2.23.2008

Principles of the Frugal Oreganic: A Five-Part series


Part 1: Forget one-stop shopping.


Let’s face it; most women love to shop. That’s what we were made to do, in a certain sense (see Proverbs 31; that woman shops every day!). We were not made to buy junk or excess things, but we women were given the capacity to shop with discernment. One principal of the Oreganic Thrifty is to divide out your shopping throughout the week, if necessary, and shop at the stores where the best values can be found.

I know, you’re probably thinking what a waste of gas this can be. Not necessarily. Now if you live in the country, your options may be different than if you’re an urbanite. I live in the “burbs”, but within about 2 miles of most of the stores where I shop. Following are some tips to make your shopping more discerning and productive:

  • Plan your menus based on what you already have in your pantry. I try to abide by the principle Use what you have—buy things you’ll use. Stay tuned for my checklist for the “Thrifty Oreganic Kitchen” (move over, Rachel Ray!!!)

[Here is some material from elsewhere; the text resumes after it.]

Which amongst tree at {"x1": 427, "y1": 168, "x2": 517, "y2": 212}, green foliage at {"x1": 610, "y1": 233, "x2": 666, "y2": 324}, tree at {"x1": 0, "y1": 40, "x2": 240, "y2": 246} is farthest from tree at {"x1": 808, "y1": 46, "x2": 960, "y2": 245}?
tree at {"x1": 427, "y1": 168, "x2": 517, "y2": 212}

  • Think seasonally. Don’t try to make grilled chicken with papaya-mango salsa in the dead of winter. Focus on soups, squashes, sweet potatoes, kale, apples, etc. when you are in winter. Legumes and brown rice make a hearty meal, accented with a variety of spices (which can be purchased for pennies). Brown rice and legumes should always be cooked in homemade chicken broth (stay tuned for more on that) to bring out utmost nutrition and flavor.

  • Be discerning about buying in bulk. Bulk can be a value, but only when it’s something you know your family will use. I’m wary of Costco. Costco sells lots of bulk boxed junk food. The best things to buy in bulk, IMHO, are grains & legumes (spelt, rolled oats, brown rice, black beans, lentils, etc.) These items are very inexpensive anyway, and when purchased in bulk you can save a bundle. I must say I do like to buy Earthbound Organics produce at Costco (their spring mix and washed, cut spinach are a great value, I think). The best place I recommend for buying in bulk is Azure Standard (http://www.azurestandard.com/). Azure is a local Oregon company that supplies everything you’d ever buy from Whole Foods or Fred Meyer at about 30% of the price (often more!). They deliver to many states and ship anywhere.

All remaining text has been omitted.